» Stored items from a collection
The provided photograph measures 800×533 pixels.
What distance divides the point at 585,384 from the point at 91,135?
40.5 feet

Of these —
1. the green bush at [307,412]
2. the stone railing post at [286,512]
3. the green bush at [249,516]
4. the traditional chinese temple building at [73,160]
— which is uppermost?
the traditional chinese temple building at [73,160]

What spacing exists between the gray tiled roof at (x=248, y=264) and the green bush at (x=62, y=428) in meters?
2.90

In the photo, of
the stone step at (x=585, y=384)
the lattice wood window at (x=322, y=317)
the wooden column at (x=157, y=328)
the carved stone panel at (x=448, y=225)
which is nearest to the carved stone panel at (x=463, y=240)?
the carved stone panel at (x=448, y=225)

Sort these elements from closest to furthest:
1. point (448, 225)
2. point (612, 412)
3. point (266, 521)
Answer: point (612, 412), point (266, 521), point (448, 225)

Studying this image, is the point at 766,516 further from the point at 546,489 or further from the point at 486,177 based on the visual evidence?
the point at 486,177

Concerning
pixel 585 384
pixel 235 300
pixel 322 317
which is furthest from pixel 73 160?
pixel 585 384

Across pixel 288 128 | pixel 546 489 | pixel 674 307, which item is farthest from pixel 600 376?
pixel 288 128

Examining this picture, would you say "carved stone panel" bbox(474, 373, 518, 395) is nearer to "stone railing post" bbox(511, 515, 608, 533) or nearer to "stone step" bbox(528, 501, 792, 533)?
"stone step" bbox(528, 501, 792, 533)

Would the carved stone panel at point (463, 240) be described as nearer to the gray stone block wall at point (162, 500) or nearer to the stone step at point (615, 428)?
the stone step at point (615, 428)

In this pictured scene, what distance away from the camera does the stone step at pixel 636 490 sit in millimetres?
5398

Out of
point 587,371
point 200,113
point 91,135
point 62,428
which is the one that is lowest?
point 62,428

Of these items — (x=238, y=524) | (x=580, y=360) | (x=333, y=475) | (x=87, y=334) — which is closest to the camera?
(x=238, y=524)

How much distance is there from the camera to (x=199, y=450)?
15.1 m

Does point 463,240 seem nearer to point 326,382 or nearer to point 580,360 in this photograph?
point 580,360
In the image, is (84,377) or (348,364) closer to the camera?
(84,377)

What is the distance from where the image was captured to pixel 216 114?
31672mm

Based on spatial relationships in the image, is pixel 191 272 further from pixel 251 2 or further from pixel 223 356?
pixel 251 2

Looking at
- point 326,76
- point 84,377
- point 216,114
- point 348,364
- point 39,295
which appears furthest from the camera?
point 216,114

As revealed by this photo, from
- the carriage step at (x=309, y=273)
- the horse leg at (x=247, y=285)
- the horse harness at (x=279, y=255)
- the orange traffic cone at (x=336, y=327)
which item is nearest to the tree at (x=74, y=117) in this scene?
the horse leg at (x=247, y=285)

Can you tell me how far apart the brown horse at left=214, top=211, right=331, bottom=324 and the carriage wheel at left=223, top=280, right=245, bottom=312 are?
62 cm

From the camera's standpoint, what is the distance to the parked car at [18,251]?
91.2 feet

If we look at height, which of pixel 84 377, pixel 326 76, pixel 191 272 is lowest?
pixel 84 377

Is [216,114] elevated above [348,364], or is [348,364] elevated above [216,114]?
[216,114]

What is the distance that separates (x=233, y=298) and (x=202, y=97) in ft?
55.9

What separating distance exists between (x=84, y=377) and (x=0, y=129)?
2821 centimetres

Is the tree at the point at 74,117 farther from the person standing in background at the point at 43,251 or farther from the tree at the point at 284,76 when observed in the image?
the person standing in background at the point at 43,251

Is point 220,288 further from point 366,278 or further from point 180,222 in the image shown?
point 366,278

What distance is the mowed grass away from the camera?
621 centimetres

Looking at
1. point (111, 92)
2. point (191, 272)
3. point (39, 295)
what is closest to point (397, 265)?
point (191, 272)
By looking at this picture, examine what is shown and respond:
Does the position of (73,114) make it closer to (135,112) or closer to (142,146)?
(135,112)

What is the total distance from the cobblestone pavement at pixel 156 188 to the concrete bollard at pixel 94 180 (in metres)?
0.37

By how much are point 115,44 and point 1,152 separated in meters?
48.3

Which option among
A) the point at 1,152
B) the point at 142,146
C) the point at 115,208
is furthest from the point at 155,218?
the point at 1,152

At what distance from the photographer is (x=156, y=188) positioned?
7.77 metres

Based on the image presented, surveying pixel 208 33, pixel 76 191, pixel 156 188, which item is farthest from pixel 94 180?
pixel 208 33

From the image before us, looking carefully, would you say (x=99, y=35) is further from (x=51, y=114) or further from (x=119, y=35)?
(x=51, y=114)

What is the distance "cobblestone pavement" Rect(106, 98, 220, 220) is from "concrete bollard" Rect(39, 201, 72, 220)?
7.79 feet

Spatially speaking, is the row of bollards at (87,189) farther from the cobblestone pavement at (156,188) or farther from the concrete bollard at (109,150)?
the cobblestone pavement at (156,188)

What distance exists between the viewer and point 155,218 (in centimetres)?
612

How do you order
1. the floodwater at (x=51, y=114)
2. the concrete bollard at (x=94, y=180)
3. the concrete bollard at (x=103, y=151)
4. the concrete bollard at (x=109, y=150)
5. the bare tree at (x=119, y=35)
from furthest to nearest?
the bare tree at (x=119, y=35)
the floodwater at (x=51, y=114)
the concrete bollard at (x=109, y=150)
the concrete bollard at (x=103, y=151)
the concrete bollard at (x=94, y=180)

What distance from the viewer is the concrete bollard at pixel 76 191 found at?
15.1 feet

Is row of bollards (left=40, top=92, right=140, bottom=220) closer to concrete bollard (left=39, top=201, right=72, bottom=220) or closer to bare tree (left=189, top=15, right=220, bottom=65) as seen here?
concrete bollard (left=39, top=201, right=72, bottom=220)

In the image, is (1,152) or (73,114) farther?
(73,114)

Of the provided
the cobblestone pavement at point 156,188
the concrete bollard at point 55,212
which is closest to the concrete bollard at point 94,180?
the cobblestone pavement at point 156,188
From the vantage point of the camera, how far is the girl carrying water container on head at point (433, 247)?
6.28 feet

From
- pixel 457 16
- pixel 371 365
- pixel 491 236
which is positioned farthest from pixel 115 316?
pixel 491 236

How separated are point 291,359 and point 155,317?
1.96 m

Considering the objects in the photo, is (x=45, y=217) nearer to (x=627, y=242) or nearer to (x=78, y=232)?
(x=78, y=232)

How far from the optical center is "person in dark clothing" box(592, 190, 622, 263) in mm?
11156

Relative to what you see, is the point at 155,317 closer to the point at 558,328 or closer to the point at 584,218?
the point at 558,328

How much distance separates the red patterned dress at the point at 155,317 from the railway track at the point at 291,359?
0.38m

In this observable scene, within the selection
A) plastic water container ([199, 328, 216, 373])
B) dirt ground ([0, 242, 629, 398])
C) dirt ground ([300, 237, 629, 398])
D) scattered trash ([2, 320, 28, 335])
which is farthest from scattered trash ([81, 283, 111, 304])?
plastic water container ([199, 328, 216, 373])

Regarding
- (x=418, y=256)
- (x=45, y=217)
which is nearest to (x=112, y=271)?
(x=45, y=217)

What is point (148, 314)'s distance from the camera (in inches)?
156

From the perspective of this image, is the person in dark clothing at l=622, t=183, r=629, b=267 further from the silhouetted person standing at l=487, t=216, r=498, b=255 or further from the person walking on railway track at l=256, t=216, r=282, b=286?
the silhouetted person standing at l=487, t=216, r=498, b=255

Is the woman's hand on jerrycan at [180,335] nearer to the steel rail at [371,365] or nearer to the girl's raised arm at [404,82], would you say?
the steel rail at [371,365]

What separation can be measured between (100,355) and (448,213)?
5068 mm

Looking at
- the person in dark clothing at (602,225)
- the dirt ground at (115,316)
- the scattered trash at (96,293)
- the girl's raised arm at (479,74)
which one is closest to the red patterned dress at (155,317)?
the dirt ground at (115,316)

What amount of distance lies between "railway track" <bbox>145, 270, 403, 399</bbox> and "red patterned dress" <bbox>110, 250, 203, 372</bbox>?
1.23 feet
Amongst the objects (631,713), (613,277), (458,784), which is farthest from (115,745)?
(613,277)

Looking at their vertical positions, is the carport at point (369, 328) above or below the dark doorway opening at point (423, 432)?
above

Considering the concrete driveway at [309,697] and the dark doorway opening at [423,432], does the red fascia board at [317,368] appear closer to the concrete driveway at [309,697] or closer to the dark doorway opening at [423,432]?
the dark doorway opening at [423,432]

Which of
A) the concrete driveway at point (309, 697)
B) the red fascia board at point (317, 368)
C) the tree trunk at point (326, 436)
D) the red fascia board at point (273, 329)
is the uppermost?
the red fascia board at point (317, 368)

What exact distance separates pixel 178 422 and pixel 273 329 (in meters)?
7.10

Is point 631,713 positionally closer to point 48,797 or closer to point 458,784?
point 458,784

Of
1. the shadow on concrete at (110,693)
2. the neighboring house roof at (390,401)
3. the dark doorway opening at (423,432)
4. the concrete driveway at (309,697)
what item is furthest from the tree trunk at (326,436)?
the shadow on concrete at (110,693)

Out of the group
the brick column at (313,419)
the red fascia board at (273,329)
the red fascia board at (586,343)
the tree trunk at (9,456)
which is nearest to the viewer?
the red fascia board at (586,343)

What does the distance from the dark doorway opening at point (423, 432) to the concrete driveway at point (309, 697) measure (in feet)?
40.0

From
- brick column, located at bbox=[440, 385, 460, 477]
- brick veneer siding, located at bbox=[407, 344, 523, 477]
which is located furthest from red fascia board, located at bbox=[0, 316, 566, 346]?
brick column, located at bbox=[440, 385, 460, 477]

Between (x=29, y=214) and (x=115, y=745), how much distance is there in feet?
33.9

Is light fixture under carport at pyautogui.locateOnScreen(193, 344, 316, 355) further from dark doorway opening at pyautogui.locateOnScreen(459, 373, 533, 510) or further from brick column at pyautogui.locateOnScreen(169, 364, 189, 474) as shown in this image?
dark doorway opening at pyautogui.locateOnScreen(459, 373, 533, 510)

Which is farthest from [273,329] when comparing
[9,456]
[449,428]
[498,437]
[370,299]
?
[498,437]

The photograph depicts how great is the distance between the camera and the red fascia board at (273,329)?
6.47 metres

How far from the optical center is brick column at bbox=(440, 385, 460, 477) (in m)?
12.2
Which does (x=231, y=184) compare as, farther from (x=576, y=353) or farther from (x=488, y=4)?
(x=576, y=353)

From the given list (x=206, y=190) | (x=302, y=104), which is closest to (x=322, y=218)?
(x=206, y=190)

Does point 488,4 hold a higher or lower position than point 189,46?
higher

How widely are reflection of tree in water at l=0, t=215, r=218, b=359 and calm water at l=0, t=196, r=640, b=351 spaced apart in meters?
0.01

» What is required
Please quote exactly the lines from the one containing "The photograph depicts" through the last line of the records above, both included, and nothing else.

» Exercise solution
The photograph depicts how great is the distance between the camera and the red fascia board at (273,329)?
6.47 metres

How far from the optical center is brick column at bbox=(440, 385, 460, 477) (in m)?
12.2
Which does (x=231, y=184) compare as, farther from (x=576, y=353) or farther from (x=488, y=4)?
(x=576, y=353)

From the given list (x=206, y=190) | (x=302, y=104), which is closest to (x=322, y=218)?
(x=206, y=190)

Does point 488,4 hold a higher or lower position than point 189,46?
higher

How widely are reflection of tree in water at l=0, t=215, r=218, b=359 and calm water at l=0, t=196, r=640, b=351 spaced apart in meters?
0.01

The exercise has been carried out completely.